Description
There's a lot going on inside StepBy<_, Range<_>>
's Iterator
implementation and LLVM does a reasonable job of cutting things down, but doesn't get all the way (definition inlined for context if it changes in future, and to allow easy experimentation):
#![crate_type = "lib"]
use std::mem;
struct R {
start: i32,
end: i32,
step_by: i32,
}
impl Iterator for R
{
type Item = i32;
fn next(&mut self) -> Option<i32> {
let rev = self.step_by < 0;
if (rev && self.start > self.end) ||
(!rev && self.start < self.end)
{
match self.start.checked_add(self.step_by) { // inlined & stable version of <i32 as std::iter::Step>::step
Some(mut n) => {
mem::swap(&mut self.start, &mut n);
Some(n)
},
None => {
let mut n = self.end.clone();
mem::swap(&mut self.start, &mut n);
Some(n)
}
}
} else {
None
}
}
}
pub fn iterator() -> usize {
R { start: 0, end: 100000, step_by: 2 }.count()
}
pub fn while_() -> usize {
let mut count = 0;
let mut i = 0;
while i < 100000 {
count += 1;
i += 2;
}
count
}
Optimised asm (it'd be great for the first to be like the second):
_ZN8iterator20h37c73f52cfd206d4LbaE:
.cfi_startproc
xorl %eax, %eax
movl $100000, %ecx
xorl %edx, %edx
.align 16, 0x90
.LBB1_1:
addl $2, %edx
cmovol %ecx, %edx
incq %rax
cmpl $100000, %edx
jl .LBB1_1
retq
_ZN6while_20h2b6d290fcc3d36d0UbaE:
.cfi_startproc
movl $50000, %eax
retq
https://play.rust-lang.org/?gist=a926869a4cf59d6683c4
#24660 previously had a somewhat similar problem, although this one is compounded by using checked_add
implemented in terms of LLVM's overflow intrinsics, which the LLVM performance tips explicitly recommend against:
Avoid using arithmetic intrinsics unless you are required by your source language specification to emit a particular code sequence.
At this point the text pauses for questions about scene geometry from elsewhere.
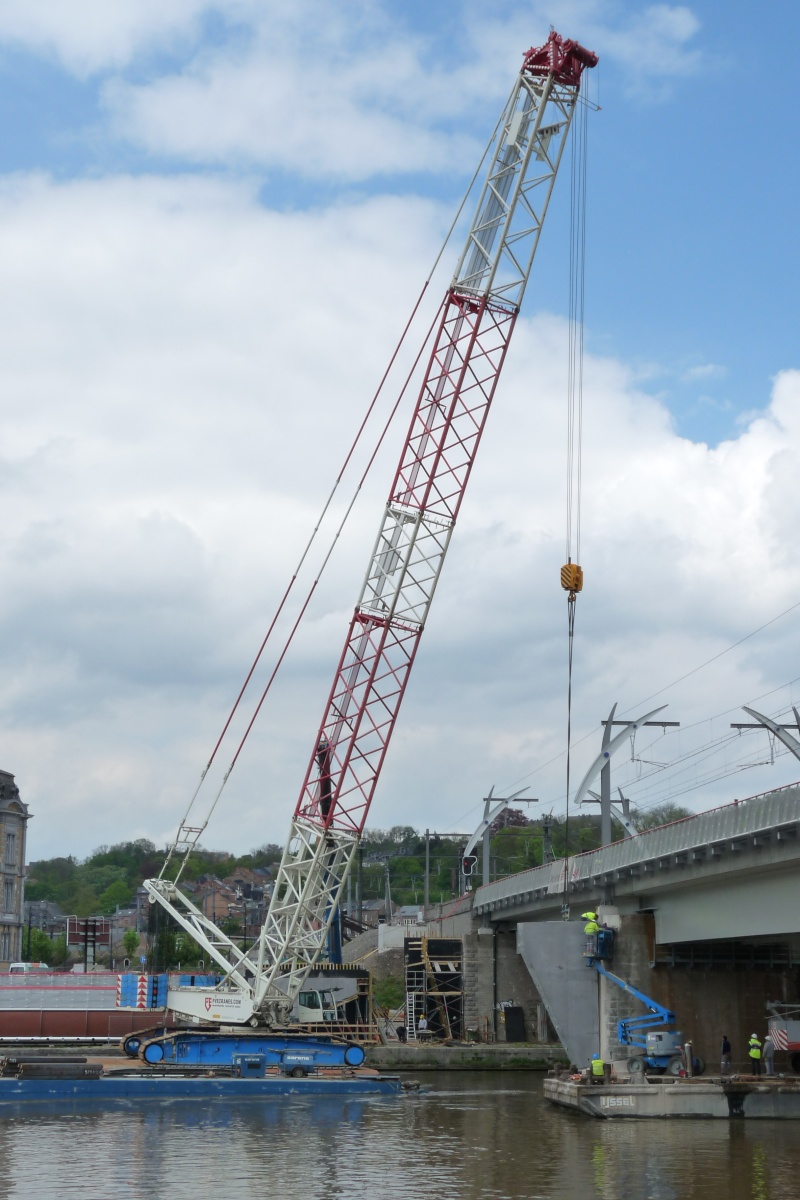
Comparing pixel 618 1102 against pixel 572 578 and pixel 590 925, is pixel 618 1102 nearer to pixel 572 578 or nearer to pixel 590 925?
pixel 590 925

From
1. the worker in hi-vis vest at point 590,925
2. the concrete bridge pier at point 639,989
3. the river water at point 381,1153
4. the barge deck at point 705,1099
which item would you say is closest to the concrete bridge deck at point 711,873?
the concrete bridge pier at point 639,989

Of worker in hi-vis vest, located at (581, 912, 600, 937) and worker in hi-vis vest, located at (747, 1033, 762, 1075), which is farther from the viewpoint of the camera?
worker in hi-vis vest, located at (581, 912, 600, 937)

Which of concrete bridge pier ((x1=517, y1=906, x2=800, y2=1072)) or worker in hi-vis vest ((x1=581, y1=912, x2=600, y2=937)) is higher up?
worker in hi-vis vest ((x1=581, y1=912, x2=600, y2=937))

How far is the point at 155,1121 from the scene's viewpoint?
4659 cm

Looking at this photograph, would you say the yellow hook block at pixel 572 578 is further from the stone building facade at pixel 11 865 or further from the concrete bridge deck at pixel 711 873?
the stone building facade at pixel 11 865

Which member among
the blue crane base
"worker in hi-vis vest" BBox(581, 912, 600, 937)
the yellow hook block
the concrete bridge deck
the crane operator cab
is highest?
the yellow hook block

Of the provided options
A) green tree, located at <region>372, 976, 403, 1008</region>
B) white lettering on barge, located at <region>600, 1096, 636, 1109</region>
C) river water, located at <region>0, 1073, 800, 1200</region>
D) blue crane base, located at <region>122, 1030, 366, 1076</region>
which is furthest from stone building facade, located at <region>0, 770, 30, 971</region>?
white lettering on barge, located at <region>600, 1096, 636, 1109</region>

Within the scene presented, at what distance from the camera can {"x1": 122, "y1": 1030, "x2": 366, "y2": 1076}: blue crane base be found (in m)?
53.8

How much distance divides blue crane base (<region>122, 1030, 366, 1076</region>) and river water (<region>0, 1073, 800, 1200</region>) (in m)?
2.47

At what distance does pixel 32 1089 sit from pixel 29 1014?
18.7m

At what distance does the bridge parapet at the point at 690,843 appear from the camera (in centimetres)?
4391

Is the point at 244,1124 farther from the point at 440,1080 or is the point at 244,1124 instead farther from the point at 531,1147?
the point at 440,1080

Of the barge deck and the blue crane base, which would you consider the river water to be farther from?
the blue crane base

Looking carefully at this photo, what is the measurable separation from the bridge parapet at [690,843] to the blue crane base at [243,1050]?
41.2 feet
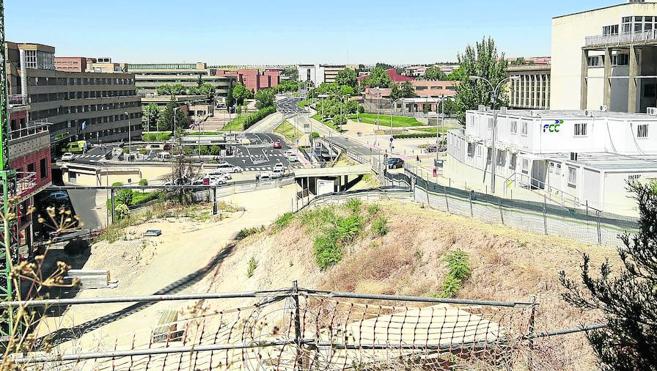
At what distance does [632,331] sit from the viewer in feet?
21.8

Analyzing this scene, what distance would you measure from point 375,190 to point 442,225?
691cm

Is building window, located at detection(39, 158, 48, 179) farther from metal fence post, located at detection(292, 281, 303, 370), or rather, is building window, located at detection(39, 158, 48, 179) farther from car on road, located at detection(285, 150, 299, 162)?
car on road, located at detection(285, 150, 299, 162)

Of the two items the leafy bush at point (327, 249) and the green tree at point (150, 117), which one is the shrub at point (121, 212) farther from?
the green tree at point (150, 117)

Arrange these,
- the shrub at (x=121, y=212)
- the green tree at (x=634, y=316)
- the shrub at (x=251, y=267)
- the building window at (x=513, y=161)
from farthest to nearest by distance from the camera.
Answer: the shrub at (x=121, y=212) → the building window at (x=513, y=161) → the shrub at (x=251, y=267) → the green tree at (x=634, y=316)

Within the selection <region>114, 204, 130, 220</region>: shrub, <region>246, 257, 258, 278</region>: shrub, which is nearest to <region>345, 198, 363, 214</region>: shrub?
<region>246, 257, 258, 278</region>: shrub

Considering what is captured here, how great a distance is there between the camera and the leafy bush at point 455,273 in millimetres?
19125

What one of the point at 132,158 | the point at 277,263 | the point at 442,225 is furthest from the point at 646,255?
the point at 132,158

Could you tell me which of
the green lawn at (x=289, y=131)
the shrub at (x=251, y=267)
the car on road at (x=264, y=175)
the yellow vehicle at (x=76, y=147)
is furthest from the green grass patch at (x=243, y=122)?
the shrub at (x=251, y=267)

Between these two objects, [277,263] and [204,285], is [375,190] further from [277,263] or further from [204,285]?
[204,285]

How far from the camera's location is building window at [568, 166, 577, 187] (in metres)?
26.5

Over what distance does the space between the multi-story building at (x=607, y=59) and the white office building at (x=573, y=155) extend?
39.0 ft

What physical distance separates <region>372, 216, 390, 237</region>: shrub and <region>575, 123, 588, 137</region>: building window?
11.5 metres

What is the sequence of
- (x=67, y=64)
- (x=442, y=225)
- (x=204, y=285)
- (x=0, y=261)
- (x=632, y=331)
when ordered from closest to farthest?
(x=632, y=331)
(x=442, y=225)
(x=0, y=261)
(x=204, y=285)
(x=67, y=64)

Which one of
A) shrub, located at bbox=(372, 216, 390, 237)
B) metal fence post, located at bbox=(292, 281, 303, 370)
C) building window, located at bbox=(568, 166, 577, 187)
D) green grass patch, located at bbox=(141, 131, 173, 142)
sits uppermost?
metal fence post, located at bbox=(292, 281, 303, 370)
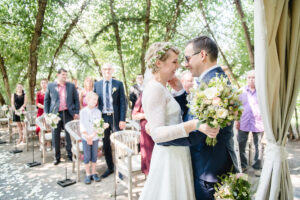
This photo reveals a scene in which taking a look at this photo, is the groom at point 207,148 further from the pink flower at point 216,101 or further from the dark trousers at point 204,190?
the pink flower at point 216,101

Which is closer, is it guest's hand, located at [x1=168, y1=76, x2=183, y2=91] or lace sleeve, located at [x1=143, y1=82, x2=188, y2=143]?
lace sleeve, located at [x1=143, y1=82, x2=188, y2=143]

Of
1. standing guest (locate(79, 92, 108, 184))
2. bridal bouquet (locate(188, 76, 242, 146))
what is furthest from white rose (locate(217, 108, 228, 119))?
standing guest (locate(79, 92, 108, 184))

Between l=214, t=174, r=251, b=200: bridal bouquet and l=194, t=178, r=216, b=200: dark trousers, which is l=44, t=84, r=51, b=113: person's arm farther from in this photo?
l=214, t=174, r=251, b=200: bridal bouquet

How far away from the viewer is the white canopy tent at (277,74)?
176 cm

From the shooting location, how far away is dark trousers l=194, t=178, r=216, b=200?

The optimizer is quite good at reasoning about general control flow and arithmetic, it is not anywhere near as strong at reasoning about the various intrinsics. If profitable for code generation purposes, the optimizer will likely form the intrinsics itself late in the optimization pipeline. It is very rarely profitable to emit these directly in the language frontend. This item explicitly includes the use of the overflow intrinsics.